Wednesday afternoon I was going about my normal Mom-taxi routine picking kid #1 up at one music lesson and delivering him to lesson two. Running errands with kid #2, stopping at the grocery store and talking to the deli manager about the ominous skies then making my way back to kid #1 where normally he’d be waiting for me at the curb but this time he wasn’t. We sat there and waited as rain began to fall and then a small amount of marble sized hail. He finally came out of the building and told me that they had secured the kids in the center of the school because of severe weather. I had no idea how severe.
We were making our way back home (a 5 min. drive) and as I passed people coming in the opposite direction they were sticking their hands out the window and making circular motions for me to turn around which I did figuring there were powerlines down which is a pretty common occurrence around here even in small storms and headed in another direction. As I came closer to the house but still about 3/4 miles away there was a cop stopping vehicles and telling them to turn around. I asked him how I was to get to my home since both streets were blocked and he was frantic, said he had no idea and that he didn’t know what happened here but the road was closed. Internally I started freaking out. I had no idea if our house was okay, and most importantly Stella. I was surprised that I didn’t care about my computer, camera or anything else. I tried to keep it together for the sake of the kids.
I headed to a friends house meanwhile trying to use my cellphone but service was poor at best. My friends were prepared with a hand-crank radio, police scanner and a large battery pack. After quite a while I was able to text a neighbor who said that she had driven down our street and that our house was intact. A huge relief. But there was still the question of how to get to Stella, the event, which was confirmed as a tornado, had driven a path between where we were and where our house is located. My husband, who works at the hospital wasn’t allowed to leave because they were on disaster alert and none of our neighbors had a key.
A second round of storms sent us into an enclosed room in the center of the house, the kids donned helmets and we all got cozy.
My husband was able to leave late in the evening and since the kids were still awake we loaded into the car to make an attempt to get home. We didn’t make it far since the second storm knocked down trees and power lines in the opposite direction. We were trapped and returned to my friend’s house where we would spend the night.
Taking the long way around my husband was finally able to reach the house and Stella, she was none the worse for wear. The kids and I made it home the next morning.

• _TASKS_
**a)** In the tornado account, what did the friends have on hand when the family arrived at their house?
**b)** Print the part of the tornado account starting with "Taking the long" and going on through "the next morning.".
The entries after this point are separate from the tornado account.

• _DATA SUPPLIED_
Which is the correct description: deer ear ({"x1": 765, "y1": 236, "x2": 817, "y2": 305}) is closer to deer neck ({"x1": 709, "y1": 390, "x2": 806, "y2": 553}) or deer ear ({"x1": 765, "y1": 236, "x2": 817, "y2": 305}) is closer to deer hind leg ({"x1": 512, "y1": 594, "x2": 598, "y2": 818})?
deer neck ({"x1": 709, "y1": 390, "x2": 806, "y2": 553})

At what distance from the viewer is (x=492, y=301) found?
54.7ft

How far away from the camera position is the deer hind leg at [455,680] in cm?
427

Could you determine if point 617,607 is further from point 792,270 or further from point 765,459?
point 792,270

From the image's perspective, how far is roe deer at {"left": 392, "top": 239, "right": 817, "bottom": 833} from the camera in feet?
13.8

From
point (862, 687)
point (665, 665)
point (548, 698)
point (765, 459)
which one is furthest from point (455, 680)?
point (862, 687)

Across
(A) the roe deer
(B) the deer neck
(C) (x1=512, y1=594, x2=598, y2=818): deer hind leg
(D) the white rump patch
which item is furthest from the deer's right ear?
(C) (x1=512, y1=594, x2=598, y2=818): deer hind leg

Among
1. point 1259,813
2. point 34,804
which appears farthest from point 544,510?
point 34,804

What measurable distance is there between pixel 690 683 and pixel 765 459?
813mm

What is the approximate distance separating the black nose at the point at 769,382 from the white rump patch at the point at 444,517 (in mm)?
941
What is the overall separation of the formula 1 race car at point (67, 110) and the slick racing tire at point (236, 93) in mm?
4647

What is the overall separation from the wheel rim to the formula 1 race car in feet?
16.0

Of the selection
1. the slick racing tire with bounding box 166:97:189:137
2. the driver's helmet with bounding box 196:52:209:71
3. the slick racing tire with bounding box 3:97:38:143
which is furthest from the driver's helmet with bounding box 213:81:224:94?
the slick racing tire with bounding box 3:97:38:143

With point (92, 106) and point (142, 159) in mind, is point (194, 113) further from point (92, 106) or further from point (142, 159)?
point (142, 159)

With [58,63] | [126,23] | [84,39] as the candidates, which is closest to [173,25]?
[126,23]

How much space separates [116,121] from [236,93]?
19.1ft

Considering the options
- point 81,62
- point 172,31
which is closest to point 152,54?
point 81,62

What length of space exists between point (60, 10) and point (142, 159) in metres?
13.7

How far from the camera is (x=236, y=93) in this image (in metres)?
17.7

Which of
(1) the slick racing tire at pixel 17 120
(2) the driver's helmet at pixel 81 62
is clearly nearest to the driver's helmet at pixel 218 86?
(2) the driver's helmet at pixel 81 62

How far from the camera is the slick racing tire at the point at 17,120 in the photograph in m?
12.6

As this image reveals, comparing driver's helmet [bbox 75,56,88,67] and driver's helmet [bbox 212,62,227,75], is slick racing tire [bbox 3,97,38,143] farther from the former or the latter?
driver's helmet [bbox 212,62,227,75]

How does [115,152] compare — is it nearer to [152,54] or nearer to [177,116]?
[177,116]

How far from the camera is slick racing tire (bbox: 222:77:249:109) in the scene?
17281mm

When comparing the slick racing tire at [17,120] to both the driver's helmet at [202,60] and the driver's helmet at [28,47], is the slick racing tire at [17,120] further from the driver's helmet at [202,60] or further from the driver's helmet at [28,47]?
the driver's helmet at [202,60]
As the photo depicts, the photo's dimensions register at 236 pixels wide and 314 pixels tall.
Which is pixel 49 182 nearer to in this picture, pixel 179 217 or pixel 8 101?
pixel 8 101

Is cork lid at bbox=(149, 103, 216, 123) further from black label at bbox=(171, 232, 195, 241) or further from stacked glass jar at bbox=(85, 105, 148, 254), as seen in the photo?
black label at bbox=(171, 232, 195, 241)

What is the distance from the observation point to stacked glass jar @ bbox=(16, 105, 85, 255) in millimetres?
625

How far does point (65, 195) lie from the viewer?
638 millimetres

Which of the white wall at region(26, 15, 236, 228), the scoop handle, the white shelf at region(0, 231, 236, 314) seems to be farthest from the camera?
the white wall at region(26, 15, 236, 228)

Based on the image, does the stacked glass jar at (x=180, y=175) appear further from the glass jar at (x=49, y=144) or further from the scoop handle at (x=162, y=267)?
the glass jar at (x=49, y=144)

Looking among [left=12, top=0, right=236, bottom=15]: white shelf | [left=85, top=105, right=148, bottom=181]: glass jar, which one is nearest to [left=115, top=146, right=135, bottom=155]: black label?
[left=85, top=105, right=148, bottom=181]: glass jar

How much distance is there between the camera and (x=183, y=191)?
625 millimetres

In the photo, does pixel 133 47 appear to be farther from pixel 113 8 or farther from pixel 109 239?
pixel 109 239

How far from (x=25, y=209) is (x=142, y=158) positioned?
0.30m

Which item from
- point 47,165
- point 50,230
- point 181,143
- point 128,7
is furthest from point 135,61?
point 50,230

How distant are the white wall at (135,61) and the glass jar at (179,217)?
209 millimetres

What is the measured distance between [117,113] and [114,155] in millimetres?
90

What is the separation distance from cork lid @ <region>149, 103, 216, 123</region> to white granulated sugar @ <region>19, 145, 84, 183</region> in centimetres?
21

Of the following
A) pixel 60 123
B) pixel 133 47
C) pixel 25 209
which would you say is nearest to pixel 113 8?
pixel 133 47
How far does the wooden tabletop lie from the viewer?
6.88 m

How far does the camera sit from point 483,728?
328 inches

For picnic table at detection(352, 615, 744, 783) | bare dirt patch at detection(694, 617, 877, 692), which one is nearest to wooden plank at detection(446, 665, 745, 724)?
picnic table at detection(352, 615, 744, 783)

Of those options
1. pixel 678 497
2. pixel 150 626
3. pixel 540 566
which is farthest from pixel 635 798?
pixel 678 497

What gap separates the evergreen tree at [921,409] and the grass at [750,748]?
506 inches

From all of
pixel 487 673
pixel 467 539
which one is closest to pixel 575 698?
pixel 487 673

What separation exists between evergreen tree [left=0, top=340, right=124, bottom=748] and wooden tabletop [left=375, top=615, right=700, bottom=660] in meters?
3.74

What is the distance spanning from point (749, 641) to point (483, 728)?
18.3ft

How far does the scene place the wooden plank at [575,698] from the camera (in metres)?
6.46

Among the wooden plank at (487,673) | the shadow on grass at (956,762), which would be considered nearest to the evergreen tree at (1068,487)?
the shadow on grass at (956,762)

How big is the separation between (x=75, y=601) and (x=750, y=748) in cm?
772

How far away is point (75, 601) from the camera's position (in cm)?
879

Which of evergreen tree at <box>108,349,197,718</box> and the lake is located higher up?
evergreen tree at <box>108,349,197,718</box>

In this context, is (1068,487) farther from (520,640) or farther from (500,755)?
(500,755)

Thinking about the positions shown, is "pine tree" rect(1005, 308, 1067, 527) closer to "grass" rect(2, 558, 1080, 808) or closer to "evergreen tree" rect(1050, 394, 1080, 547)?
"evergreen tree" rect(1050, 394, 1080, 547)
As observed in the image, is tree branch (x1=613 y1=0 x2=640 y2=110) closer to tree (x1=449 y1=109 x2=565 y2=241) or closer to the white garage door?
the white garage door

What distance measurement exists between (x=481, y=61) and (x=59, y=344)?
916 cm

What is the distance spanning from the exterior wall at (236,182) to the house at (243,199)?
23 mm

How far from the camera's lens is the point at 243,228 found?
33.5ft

• _SOLUTIONS BY TASK_
**a)** A hand-crank radio, a police scanner and a large battery pack.

**b)**
Taking the long way around my husband was finally able to reach the house and Stella, she was none the worse for wear. The kids and I made it home the next morning.